| SOURCE TEXT |
==*==
Here’s why well-intentioned vegan protesters are getting it wrong

Protests from animal-rights activists around the country have drawn a swift national backlash. The Prime Minister has condemned the animal-rights protesters as “shameful”, “un-Australian” and, memorably, “green-collar criminals”.

It’s clear the protesters have touched a nerve, attracting derisive comments from both social media and mainstream outlets. While public inconvenience and disrupting understandably creates annoyance, this does not necessarily explain the strong reaction from Australians.


Read more: Animal rights activists in Melbourne: green-collar criminals or civil 'disobedients'?


It is worth looking at other factors which may have also prompted negativity towards the protests, and why questions about our meat consumption can feel particularly uncomfortable.

The meat paradox

Its clear from the widespread reaction to abuse in the live export industry that many Australians value animal welfare. Millions of Australian households also include much-loved pets, and less-cruel farm products like free-range eggs are growing in popularity.
==*==
| PROBLEMS TO SOLVE |
**1)** In the article on vegan protesters, what three names did the Prime Minister call the animal-rights protesters?
**2)** Please pick up the article on vegan protesters after its final sentence and keep writing it.

| LISTED ENTRIES |
==*==
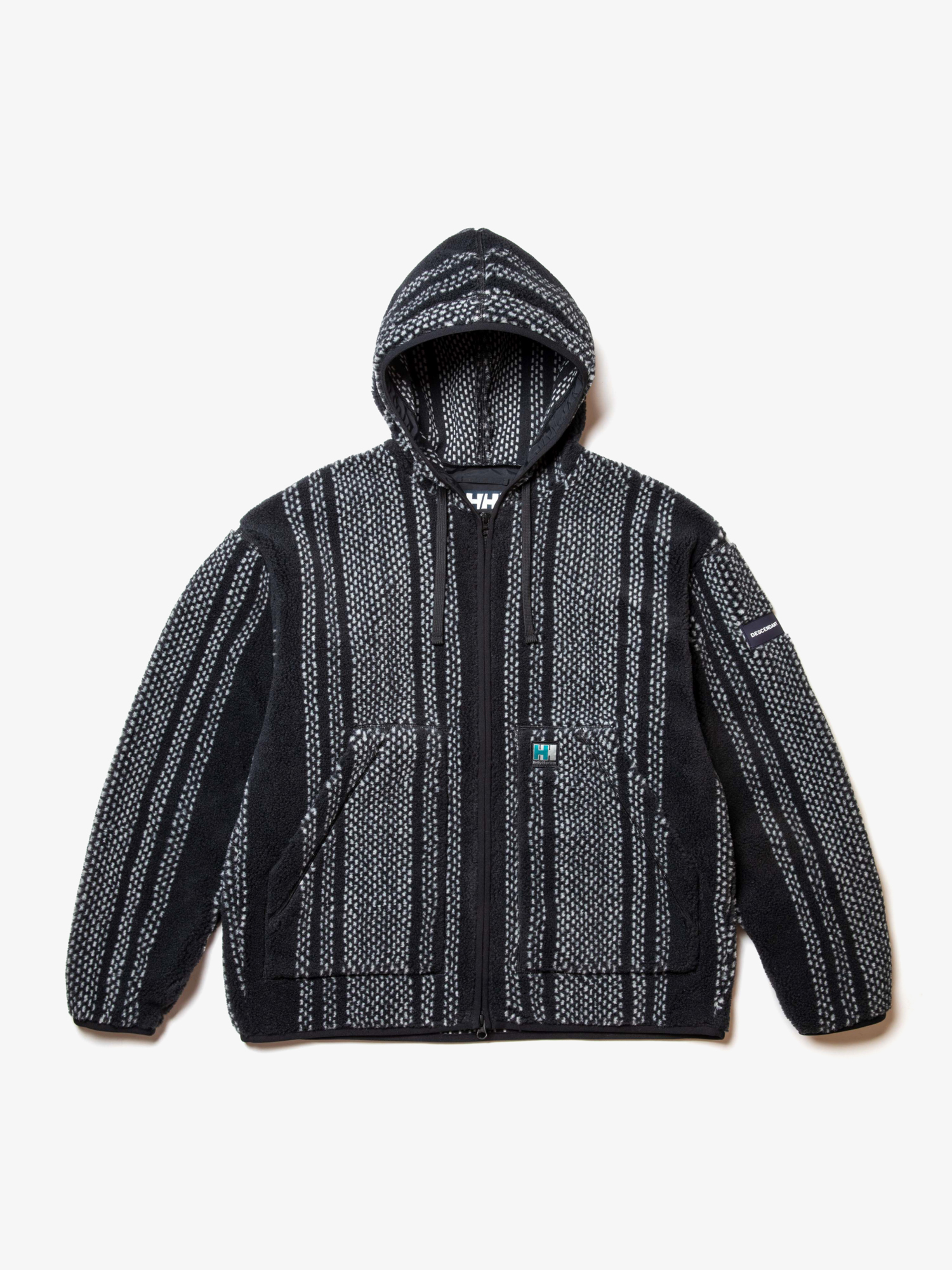 ¥39,600（税込）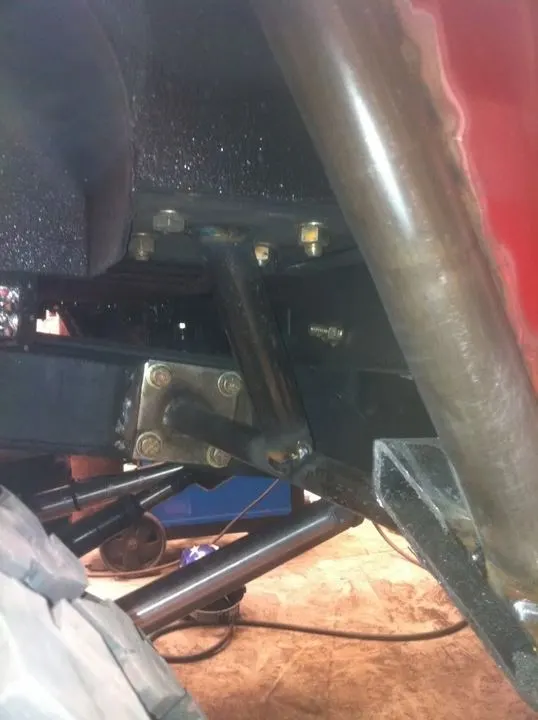 Bronco4311003.webp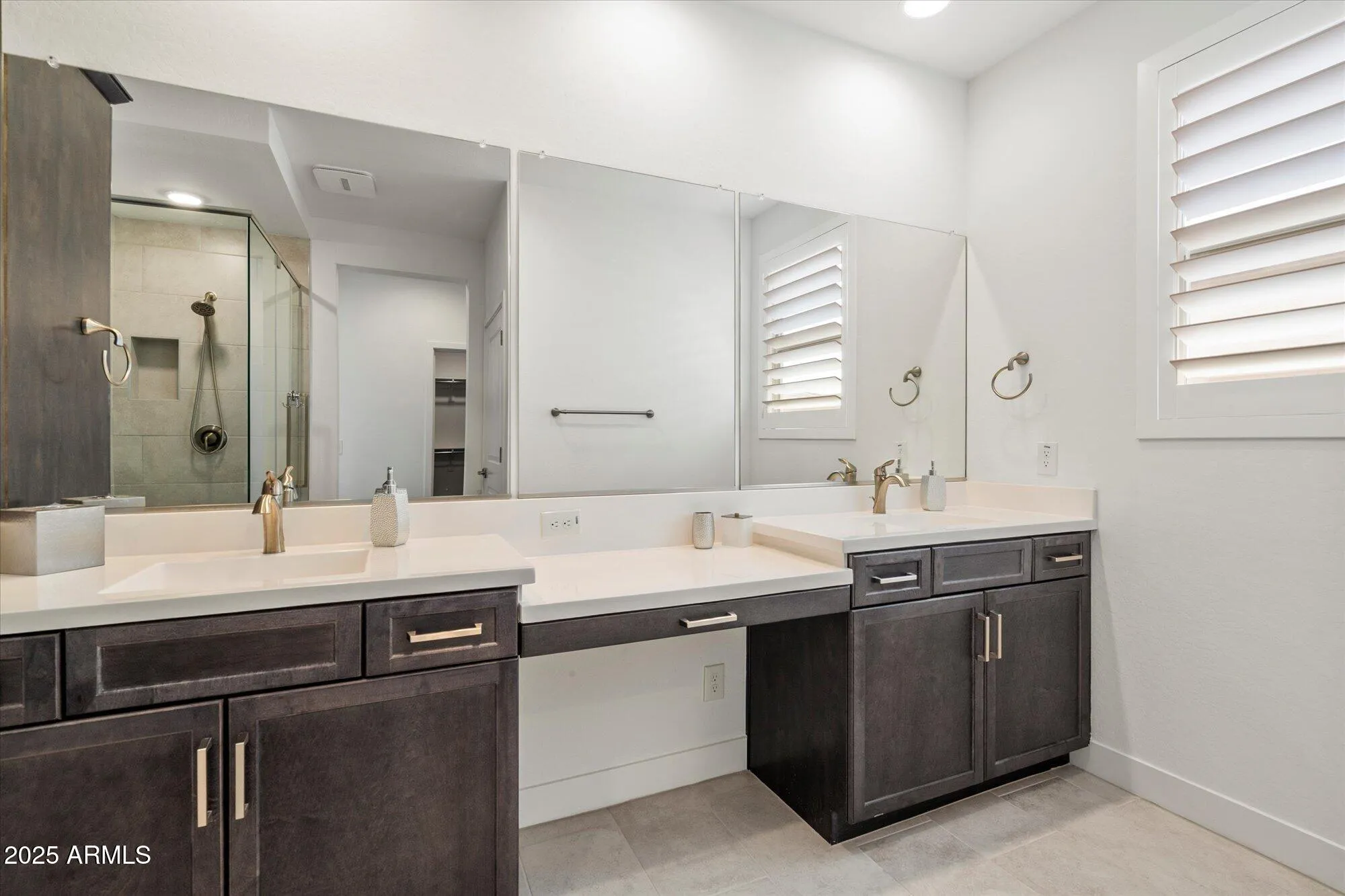 Property Slideshow image 15 of 35 | 39848 n hailey ln, Queen Creek, AZ, 85140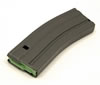 Colt Sporter 223 Remington/5.56 Nato 30 Round Black Magazine (SP62328)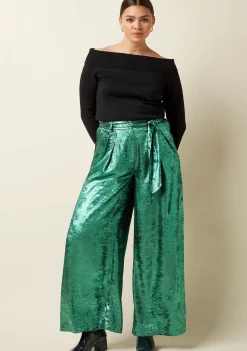 KING LOUIE PANTALON
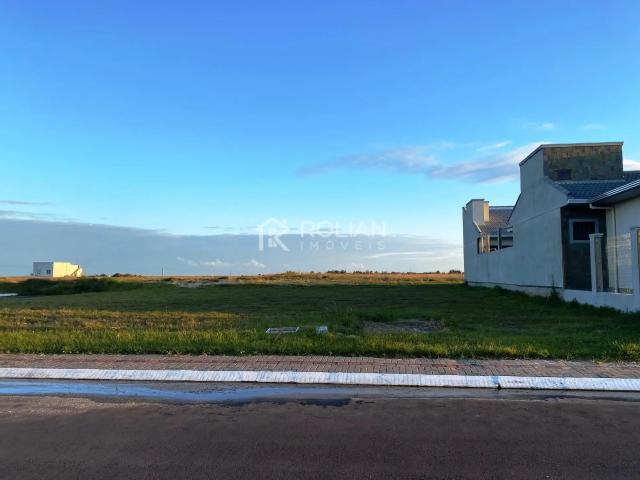 Terreno venda em Região Geográfica Imediata de Torres, Aglomeração Urbana do Litoral Norte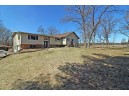 S12657 S Dyke Rd, Spring Green, WI 53588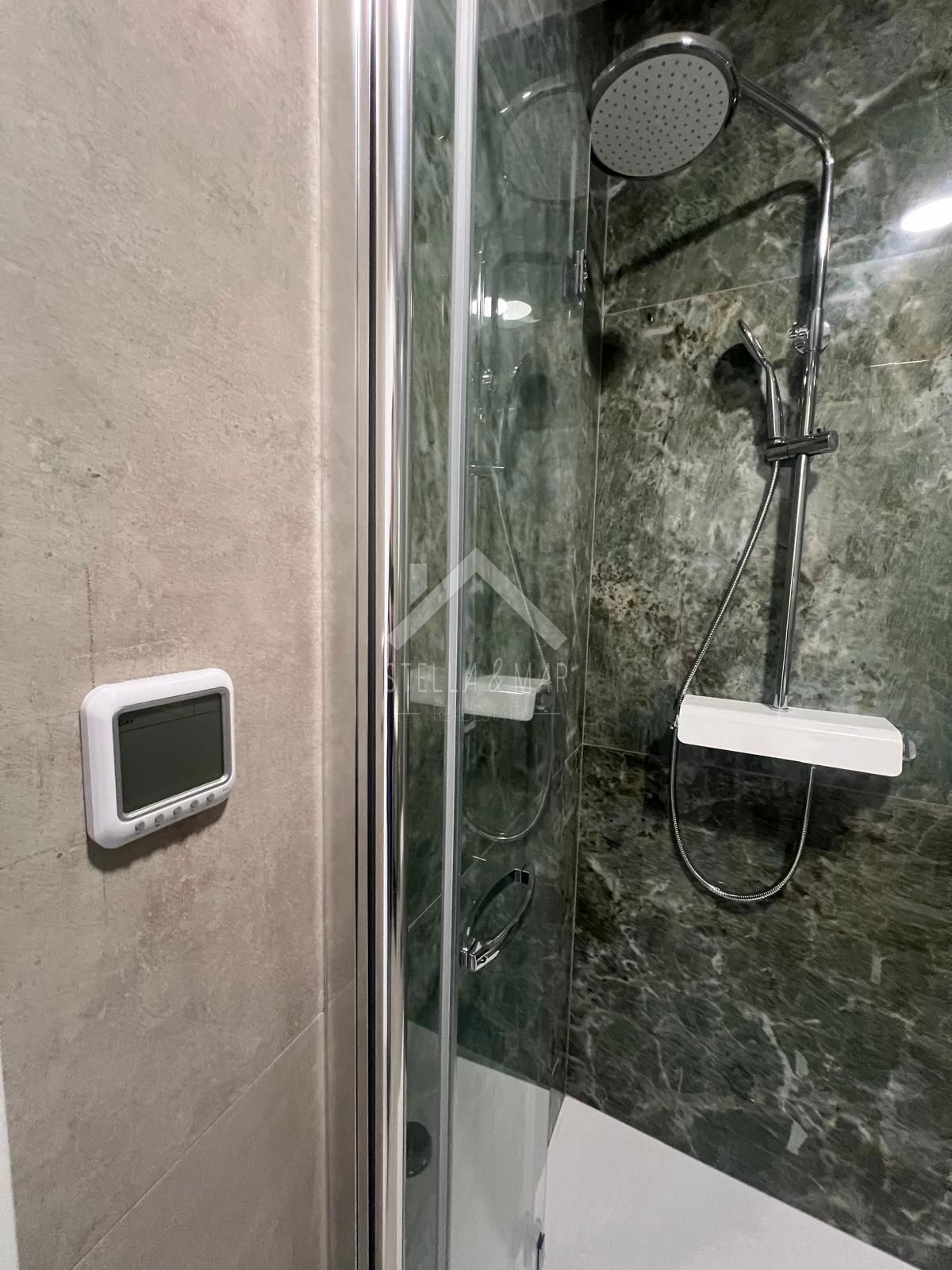 Apartment Zu verkaufen - ZADARSKA PRIVLAKA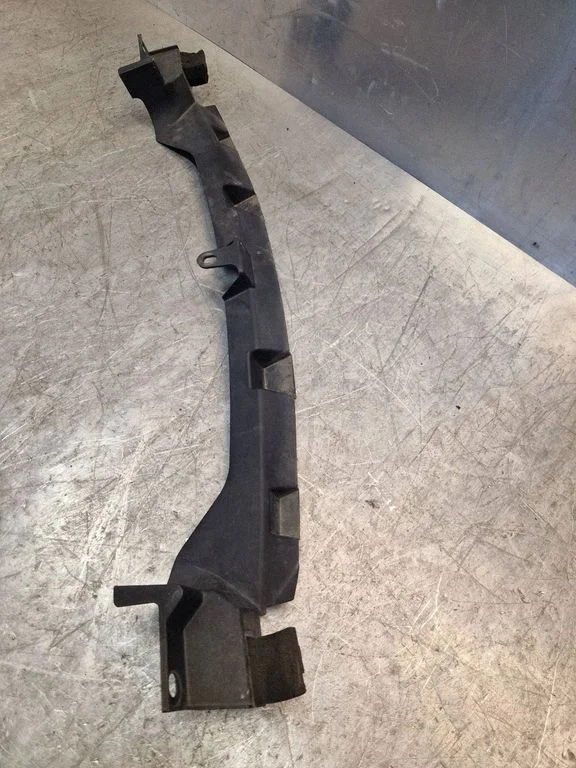 Radiator trim KD45501C1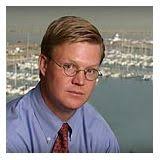 Best Environmental Lawyers in Corpus Christi, TX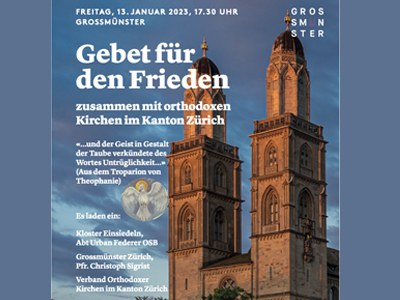Friedensgebet_4x3.jpg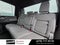 2024 GMC Sierra 2500HD SLT Leather Heated Ventellated Seats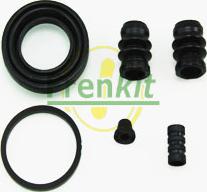 Frenkit 238059 - Kit riparazione, Pinza freno autozon.pro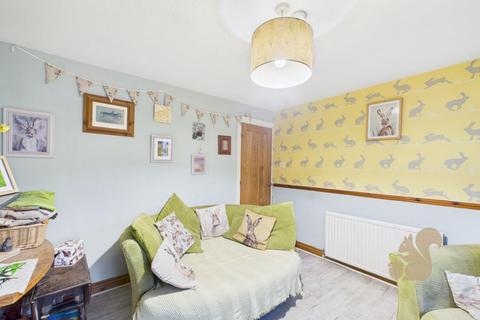 3 bedroom end of terrace house for sale, Chapel Road, Brightlingsea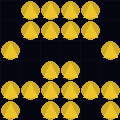 34.56.71.71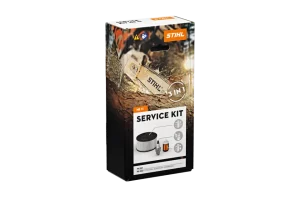 Service Kit 11, voor MS 261 en MS 362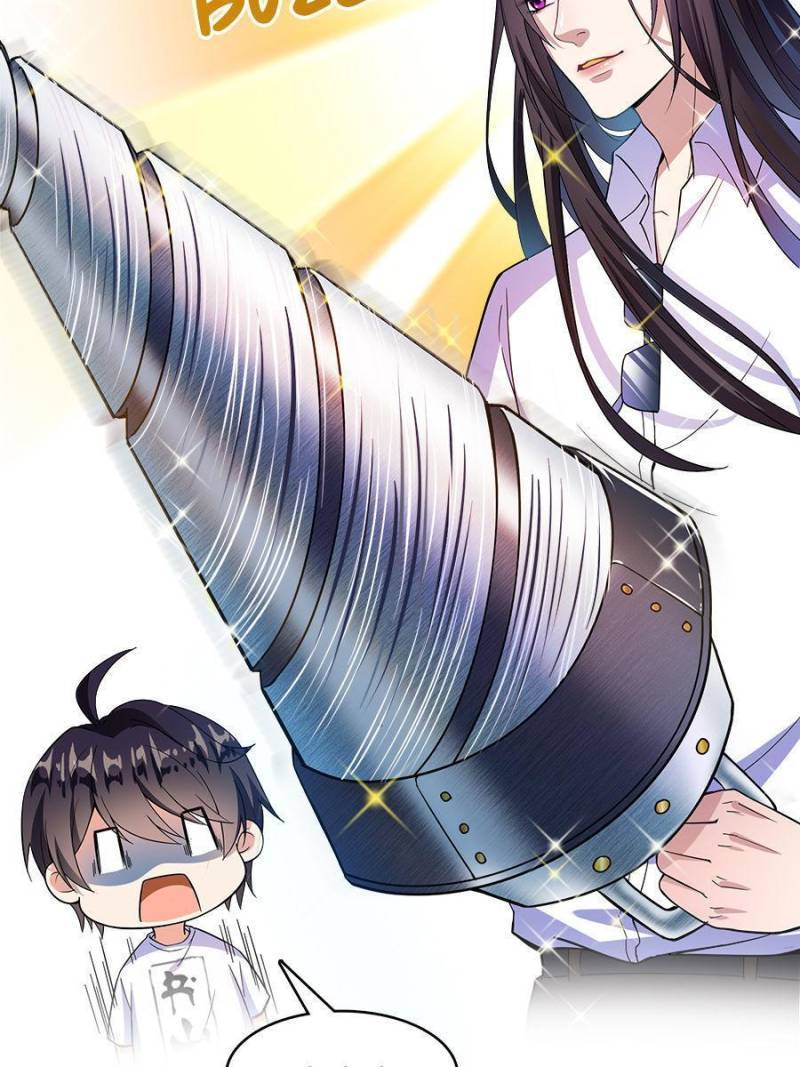Page 24 of Chapter 384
==*==
| PER-TASK ANSWERS |
**1)** "Shameful," "un-Australian," and "green-collar criminals."

**2)**
At the same time, Australians eat vast amounts of meat. It is also clear that, whatever one’s views towards farming, it is very hard to guarantee the meat on one’s plate was killed in a “humane” manner.


Read more: Three charts on: Australia's declining taste for beef and growing appetite for chicken


The contradiction between enjoying meat but disliking the harm done to animals to produce it is called the “meat paradox”.

Widespread annoyance at the vegan protests goes beyond the traffic disruption. Ellen Smith/AAP

One way of reducing this dissonance is mentally disengaging from the origins of meat. If animals are not assigned a moral status, then slaughtering them no longer becomes a moral dilemma, and eating meat, therefore, is not morally problematic.

Another way we cope with simultaneously liking (or loving) some animals but eating others is to create categories. That is, cows, sheep and pigs are for eating but dogs, cats and horses are not. In this mental map, farm animals tend to be viewed as commodities rather than individual sentient beings.

We are also far more likely to feel empathy towards species we’re familiar with and can relate to. Pets have an advantage here, as they are often selectively bred for expressive affection towards people.


Read more: Why do vegans have such bad reputations?


Shock gets attention, not action

All of this together means strident campaigning for animal rights can provoke a strong and emotive backlash. Furthermore, it’s not at all certain this headline-grabbing approach improves animal welfare.

Shock tactics can effectively attract attention and (compared to less emotive messages) are more likely to be noticed, but they do not necessarily prompt action.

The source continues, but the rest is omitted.